> **THE TASK**
Without any of their pictures, return all of the records exactly.

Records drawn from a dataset
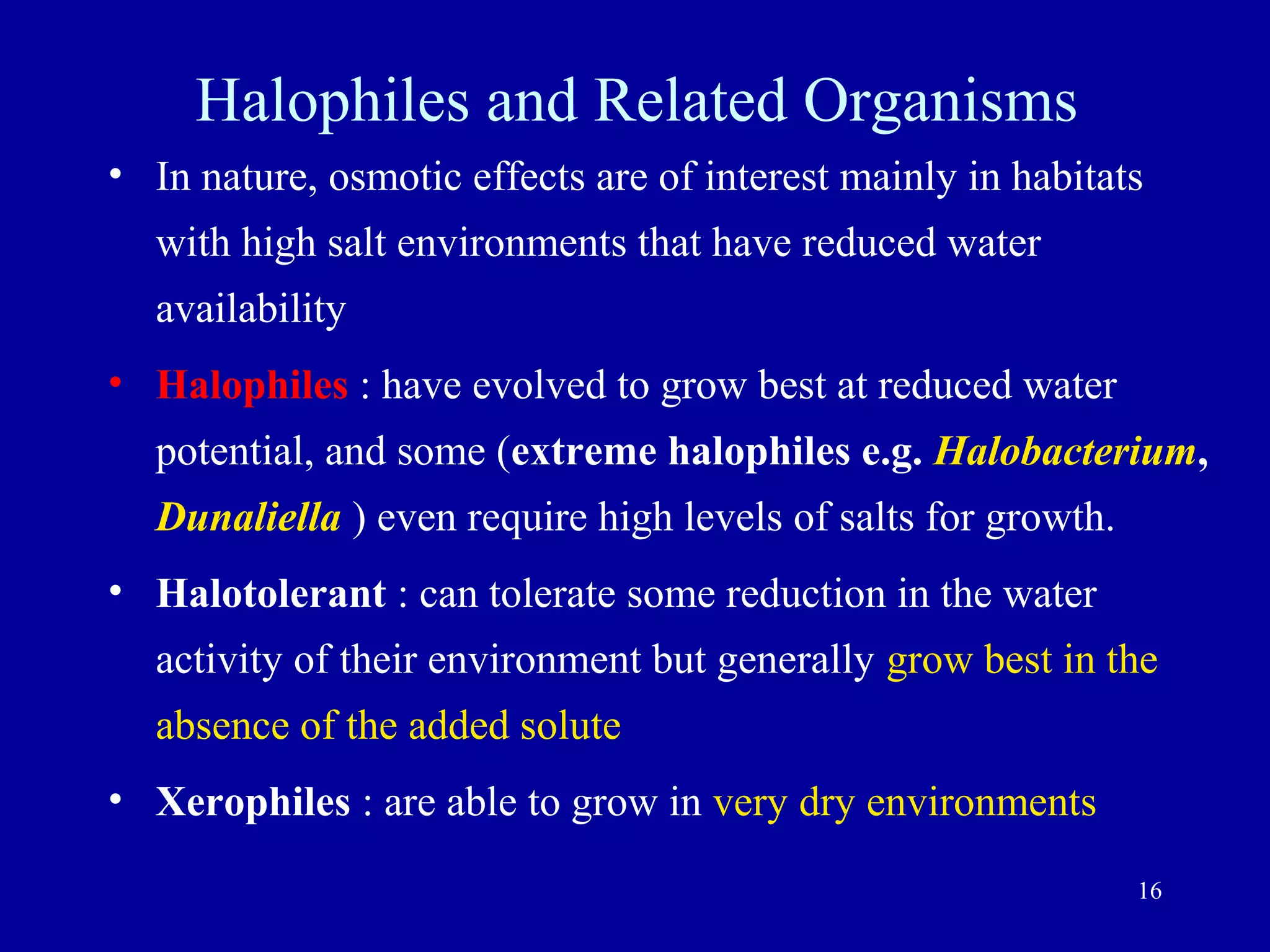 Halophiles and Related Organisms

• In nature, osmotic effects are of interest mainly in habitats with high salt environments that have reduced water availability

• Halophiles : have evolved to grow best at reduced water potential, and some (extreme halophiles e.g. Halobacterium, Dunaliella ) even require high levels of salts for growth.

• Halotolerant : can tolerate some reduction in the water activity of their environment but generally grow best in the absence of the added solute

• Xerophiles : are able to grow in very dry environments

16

> **EXPECTED ANSWER**
 Halophiles and Related Organisms

• In nature, osmotic effects are of interest mainly in habitats with high salt environments that have reduced water availability

• Halophiles : have evolved to grow best at reduced water potential, and some (extreme halophiles e.g. Halobacterium, Dunaliella ) even require high levels of salts for growth.

• Halotolerant : can tolerate some reduction in the water activity of their environment but generally grow best in the absence of the added solute

• Xerophiles : are able to grow in very dry environments

16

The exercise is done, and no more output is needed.